The Economist details the challenges facing China’s pension system, which has grown considerably in the last several years but still must grapple with a number of structural inefficiencies:
Unlike individual accounts in nearby Hong Kong or Singapore, China’s nest-eggs are not carefully segregated and invested in financial portfolios, held in the contributor’s name. Instead, local governments use the money for other things, such as paying the bills, speculating in property, or paying the pensions of today’s retired—especially those shed by state-owned enterprises during the downsizings of the 1990s.
Despite this plunder of the pension pots, China has no shortage of saving and investment. It ploughed 49% of its GDP into investment last year, and almost 3% into foreign assets. The country as a whole is making provision for its future. But individual pension contributors do not have title to these assets. They must instead pray that their contributions will be honoured by local governments from whatever resources officials can muster in the future. And migrants fear losing their entitlements when they cross provincial lines.
One sensible reform would be for the central government to take charge of the pension system. It could fill the empty accounts, glue the fragmented system together and ideally make pensions much more portable. In terms of structure, the long-term goal should be to give individuals greater control over their own accounts, choosing their investments as they do in Hong Kong (with appropriate safety nets and so on). The problem here is that China still lacks the mature and open financial systems of Hong Kong and Singapore: its helter-skelter stock market is hardly ideal for retirement savings at the moment. So change will have to be gradual.

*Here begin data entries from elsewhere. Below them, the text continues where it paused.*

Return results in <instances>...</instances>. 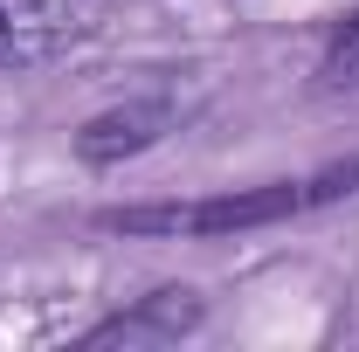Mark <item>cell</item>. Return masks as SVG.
Wrapping results in <instances>:
<instances>
[{
  "mask_svg": "<svg viewBox=\"0 0 359 352\" xmlns=\"http://www.w3.org/2000/svg\"><path fill=\"white\" fill-rule=\"evenodd\" d=\"M359 194V159L325 166L311 180H263V187H228V194H201V201H132V208H104L97 228L111 235H145V242H215V235H242V228H276V221L318 215L332 201Z\"/></svg>",
  "mask_w": 359,
  "mask_h": 352,
  "instance_id": "1",
  "label": "cell"
},
{
  "mask_svg": "<svg viewBox=\"0 0 359 352\" xmlns=\"http://www.w3.org/2000/svg\"><path fill=\"white\" fill-rule=\"evenodd\" d=\"M318 83H325V90H359V14H346V21L325 35V55H318Z\"/></svg>",
  "mask_w": 359,
  "mask_h": 352,
  "instance_id": "5",
  "label": "cell"
},
{
  "mask_svg": "<svg viewBox=\"0 0 359 352\" xmlns=\"http://www.w3.org/2000/svg\"><path fill=\"white\" fill-rule=\"evenodd\" d=\"M201 318H208V304H201L194 290L166 283V290L138 297L132 311H118V318L90 325V332H83V346H173V339H187Z\"/></svg>",
  "mask_w": 359,
  "mask_h": 352,
  "instance_id": "3",
  "label": "cell"
},
{
  "mask_svg": "<svg viewBox=\"0 0 359 352\" xmlns=\"http://www.w3.org/2000/svg\"><path fill=\"white\" fill-rule=\"evenodd\" d=\"M173 125V97H132V104H111V111H97L76 125V159L97 166V173H111V166H125L138 152H152L159 138Z\"/></svg>",
  "mask_w": 359,
  "mask_h": 352,
  "instance_id": "2",
  "label": "cell"
},
{
  "mask_svg": "<svg viewBox=\"0 0 359 352\" xmlns=\"http://www.w3.org/2000/svg\"><path fill=\"white\" fill-rule=\"evenodd\" d=\"M69 42H76V14L62 0H0V69L48 62Z\"/></svg>",
  "mask_w": 359,
  "mask_h": 352,
  "instance_id": "4",
  "label": "cell"
}]
</instances>
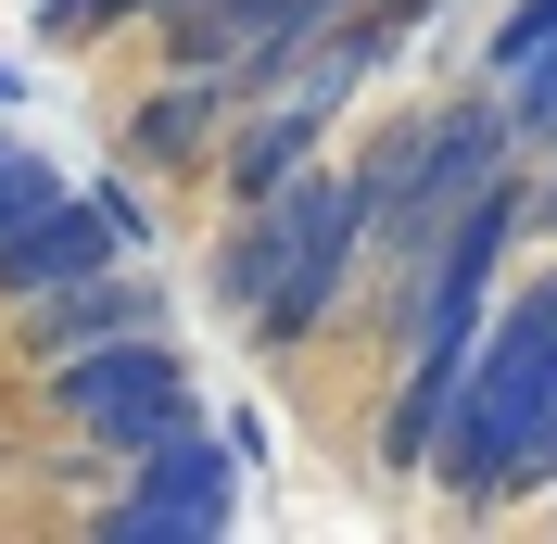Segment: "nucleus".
Returning <instances> with one entry per match:
<instances>
[{
	"label": "nucleus",
	"instance_id": "obj_1",
	"mask_svg": "<svg viewBox=\"0 0 557 544\" xmlns=\"http://www.w3.org/2000/svg\"><path fill=\"white\" fill-rule=\"evenodd\" d=\"M431 469H444L456 507H494V494H520V481L557 469V267L532 292H507V317L469 330Z\"/></svg>",
	"mask_w": 557,
	"mask_h": 544
},
{
	"label": "nucleus",
	"instance_id": "obj_2",
	"mask_svg": "<svg viewBox=\"0 0 557 544\" xmlns=\"http://www.w3.org/2000/svg\"><path fill=\"white\" fill-rule=\"evenodd\" d=\"M368 240V190L330 165H292L278 190H253L228 254H215V292L253 317V342H305L317 317L343 305V267Z\"/></svg>",
	"mask_w": 557,
	"mask_h": 544
},
{
	"label": "nucleus",
	"instance_id": "obj_3",
	"mask_svg": "<svg viewBox=\"0 0 557 544\" xmlns=\"http://www.w3.org/2000/svg\"><path fill=\"white\" fill-rule=\"evenodd\" d=\"M494 165H520V114L507 102H444V114H418L406 139H381V152L355 165L368 228H381V254H393V305H406V279L431 267V240L469 215V190H482Z\"/></svg>",
	"mask_w": 557,
	"mask_h": 544
},
{
	"label": "nucleus",
	"instance_id": "obj_4",
	"mask_svg": "<svg viewBox=\"0 0 557 544\" xmlns=\"http://www.w3.org/2000/svg\"><path fill=\"white\" fill-rule=\"evenodd\" d=\"M51 406H64L89 443L139 456V443H165L177 418H190V368L165 355V330H114V342H76V355H51Z\"/></svg>",
	"mask_w": 557,
	"mask_h": 544
},
{
	"label": "nucleus",
	"instance_id": "obj_5",
	"mask_svg": "<svg viewBox=\"0 0 557 544\" xmlns=\"http://www.w3.org/2000/svg\"><path fill=\"white\" fill-rule=\"evenodd\" d=\"M242 519V469H228V443H203L177 418L165 443H139V481L102 507V544H190V532H228Z\"/></svg>",
	"mask_w": 557,
	"mask_h": 544
},
{
	"label": "nucleus",
	"instance_id": "obj_6",
	"mask_svg": "<svg viewBox=\"0 0 557 544\" xmlns=\"http://www.w3.org/2000/svg\"><path fill=\"white\" fill-rule=\"evenodd\" d=\"M127 240H139V203H114V190H102V203L51 190L26 228H0V292H13V305H38V292H64V279L127 267Z\"/></svg>",
	"mask_w": 557,
	"mask_h": 544
},
{
	"label": "nucleus",
	"instance_id": "obj_7",
	"mask_svg": "<svg viewBox=\"0 0 557 544\" xmlns=\"http://www.w3.org/2000/svg\"><path fill=\"white\" fill-rule=\"evenodd\" d=\"M355 0H165V38H177V64H242V76H267L278 51H305L317 26H343Z\"/></svg>",
	"mask_w": 557,
	"mask_h": 544
},
{
	"label": "nucleus",
	"instance_id": "obj_8",
	"mask_svg": "<svg viewBox=\"0 0 557 544\" xmlns=\"http://www.w3.org/2000/svg\"><path fill=\"white\" fill-rule=\"evenodd\" d=\"M26 330H38V355H76V342H114V330H152V292L139 279H64V292H38L26 305Z\"/></svg>",
	"mask_w": 557,
	"mask_h": 544
},
{
	"label": "nucleus",
	"instance_id": "obj_9",
	"mask_svg": "<svg viewBox=\"0 0 557 544\" xmlns=\"http://www.w3.org/2000/svg\"><path fill=\"white\" fill-rule=\"evenodd\" d=\"M215 102H228V89H215V76H203V89H190V76H177L165 102L139 114V152H165V165H177V152H203V139H215Z\"/></svg>",
	"mask_w": 557,
	"mask_h": 544
},
{
	"label": "nucleus",
	"instance_id": "obj_10",
	"mask_svg": "<svg viewBox=\"0 0 557 544\" xmlns=\"http://www.w3.org/2000/svg\"><path fill=\"white\" fill-rule=\"evenodd\" d=\"M494 89H520V76H545L557 64V0H520V13H507V26H494Z\"/></svg>",
	"mask_w": 557,
	"mask_h": 544
},
{
	"label": "nucleus",
	"instance_id": "obj_11",
	"mask_svg": "<svg viewBox=\"0 0 557 544\" xmlns=\"http://www.w3.org/2000/svg\"><path fill=\"white\" fill-rule=\"evenodd\" d=\"M51 190H64V177L38 165L26 139H0V228H26V215H38V203H51Z\"/></svg>",
	"mask_w": 557,
	"mask_h": 544
},
{
	"label": "nucleus",
	"instance_id": "obj_12",
	"mask_svg": "<svg viewBox=\"0 0 557 544\" xmlns=\"http://www.w3.org/2000/svg\"><path fill=\"white\" fill-rule=\"evenodd\" d=\"M127 13H165V0H51V38H89V26H127Z\"/></svg>",
	"mask_w": 557,
	"mask_h": 544
},
{
	"label": "nucleus",
	"instance_id": "obj_13",
	"mask_svg": "<svg viewBox=\"0 0 557 544\" xmlns=\"http://www.w3.org/2000/svg\"><path fill=\"white\" fill-rule=\"evenodd\" d=\"M520 139H557V64L520 76Z\"/></svg>",
	"mask_w": 557,
	"mask_h": 544
},
{
	"label": "nucleus",
	"instance_id": "obj_14",
	"mask_svg": "<svg viewBox=\"0 0 557 544\" xmlns=\"http://www.w3.org/2000/svg\"><path fill=\"white\" fill-rule=\"evenodd\" d=\"M0 102H13V64H0Z\"/></svg>",
	"mask_w": 557,
	"mask_h": 544
}]
</instances>
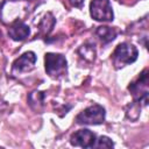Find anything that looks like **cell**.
<instances>
[{
  "mask_svg": "<svg viewBox=\"0 0 149 149\" xmlns=\"http://www.w3.org/2000/svg\"><path fill=\"white\" fill-rule=\"evenodd\" d=\"M137 49L130 43H120L113 52V62L118 66H123L134 63L137 59Z\"/></svg>",
  "mask_w": 149,
  "mask_h": 149,
  "instance_id": "1",
  "label": "cell"
},
{
  "mask_svg": "<svg viewBox=\"0 0 149 149\" xmlns=\"http://www.w3.org/2000/svg\"><path fill=\"white\" fill-rule=\"evenodd\" d=\"M105 108L100 105H93L80 112L76 120L79 125H100L105 120Z\"/></svg>",
  "mask_w": 149,
  "mask_h": 149,
  "instance_id": "2",
  "label": "cell"
},
{
  "mask_svg": "<svg viewBox=\"0 0 149 149\" xmlns=\"http://www.w3.org/2000/svg\"><path fill=\"white\" fill-rule=\"evenodd\" d=\"M90 13L97 21H112L114 16L109 0H92L90 3Z\"/></svg>",
  "mask_w": 149,
  "mask_h": 149,
  "instance_id": "3",
  "label": "cell"
},
{
  "mask_svg": "<svg viewBox=\"0 0 149 149\" xmlns=\"http://www.w3.org/2000/svg\"><path fill=\"white\" fill-rule=\"evenodd\" d=\"M44 64H45V71L48 72V74L52 77L63 74L66 71V59L63 55L59 54H52V52L45 54Z\"/></svg>",
  "mask_w": 149,
  "mask_h": 149,
  "instance_id": "4",
  "label": "cell"
},
{
  "mask_svg": "<svg viewBox=\"0 0 149 149\" xmlns=\"http://www.w3.org/2000/svg\"><path fill=\"white\" fill-rule=\"evenodd\" d=\"M128 88L139 102H143V105H147L148 104V71L144 70L140 74L137 80L132 83Z\"/></svg>",
  "mask_w": 149,
  "mask_h": 149,
  "instance_id": "5",
  "label": "cell"
},
{
  "mask_svg": "<svg viewBox=\"0 0 149 149\" xmlns=\"http://www.w3.org/2000/svg\"><path fill=\"white\" fill-rule=\"evenodd\" d=\"M95 135L88 129H80L77 130L71 135L70 143L74 147L81 148H93L95 146Z\"/></svg>",
  "mask_w": 149,
  "mask_h": 149,
  "instance_id": "6",
  "label": "cell"
},
{
  "mask_svg": "<svg viewBox=\"0 0 149 149\" xmlns=\"http://www.w3.org/2000/svg\"><path fill=\"white\" fill-rule=\"evenodd\" d=\"M36 62V56L33 51H27L23 55H21L15 62L13 63V70L16 72H23L28 71L34 68V64Z\"/></svg>",
  "mask_w": 149,
  "mask_h": 149,
  "instance_id": "7",
  "label": "cell"
},
{
  "mask_svg": "<svg viewBox=\"0 0 149 149\" xmlns=\"http://www.w3.org/2000/svg\"><path fill=\"white\" fill-rule=\"evenodd\" d=\"M29 34H30L29 27L21 21H15L8 29V35L14 41H22L26 37H28Z\"/></svg>",
  "mask_w": 149,
  "mask_h": 149,
  "instance_id": "8",
  "label": "cell"
},
{
  "mask_svg": "<svg viewBox=\"0 0 149 149\" xmlns=\"http://www.w3.org/2000/svg\"><path fill=\"white\" fill-rule=\"evenodd\" d=\"M95 33L104 43H108L113 41L116 36V30L111 27H98Z\"/></svg>",
  "mask_w": 149,
  "mask_h": 149,
  "instance_id": "9",
  "label": "cell"
},
{
  "mask_svg": "<svg viewBox=\"0 0 149 149\" xmlns=\"http://www.w3.org/2000/svg\"><path fill=\"white\" fill-rule=\"evenodd\" d=\"M113 146H114L113 141L107 136H100L98 142H97V147L98 148H112Z\"/></svg>",
  "mask_w": 149,
  "mask_h": 149,
  "instance_id": "10",
  "label": "cell"
},
{
  "mask_svg": "<svg viewBox=\"0 0 149 149\" xmlns=\"http://www.w3.org/2000/svg\"><path fill=\"white\" fill-rule=\"evenodd\" d=\"M83 2H84V0H70V3L73 7H78V8H80L83 6Z\"/></svg>",
  "mask_w": 149,
  "mask_h": 149,
  "instance_id": "11",
  "label": "cell"
}]
</instances>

Although pension coverage is expanding, China is in the midst of a demographic shift that will see people aged 60 or above make up more than 30 percent of the population by 2050 (vs. 13 percent today), according to The World Bank. The chief economist of Haitong International Securities Group highlighted the need to reform China’ s pension system in a China.org piece in June, and Bloomberg Businessweek’s Dexter Roberts calls the situation a “brewing crisis” in a Thursday report:
About half of China’s 31 provinces are unable to pay their retiree costs and rely instead on financial transfers from the central government. The central government says it has enough money to cover its pension liabilities for now, but there’s a debate about how long that will last. “Many say it will become a real problem within 10 years,” says Hu Yuwei, who works for Spanish bank BBVA and who is exploring possible partnerships with local pension managers. “For now, the government can use central funds or transfer money between provinces. But in the next 10 years, the amounts will become too big to simply move money around.”
In the same print edition, The Economist frames the fragmented pension system in the context of China’s Great Divide:
In the countryside local governments pay a basic pension which varies greatly depending on their financial health. Personal accounts supplement this, into which individuals may put money over their working lives, encouraged by matching contributions from the state. In the cities the main system combines social insurance, paid for by payroll taxes, with individual accounts, into which workers must pay 8% of their earnings.
But a kind of apartheid is at work, distinguishing urbanites from country folk, and locals from migrants. Ma Wanzhi, who now lives in Heijingying, enrolled in a scheme through her employer, a factory making the incense sticks for temples. Her 61-year-old sister, on the other hand, still lives in the neighbouring province of Hebei, where she collects a meagre pension of 80 yuan a month. She supplements her income by travelling to Heijingying to sell peaches by the roadside.
Like these women, many of China’s workers are highly mobile. Yet China’s pensions are not. In principle, workers may take their individual contributions with them if they move, as well as 60% of their employer’s. In practice, the system struggles to keep track of the money. Only a quarter of migrant workers in the cities were covered by pensions in 2010, compared with four-fifths of locals, according to Albert Park of the Hong Kong University of Science and Technology.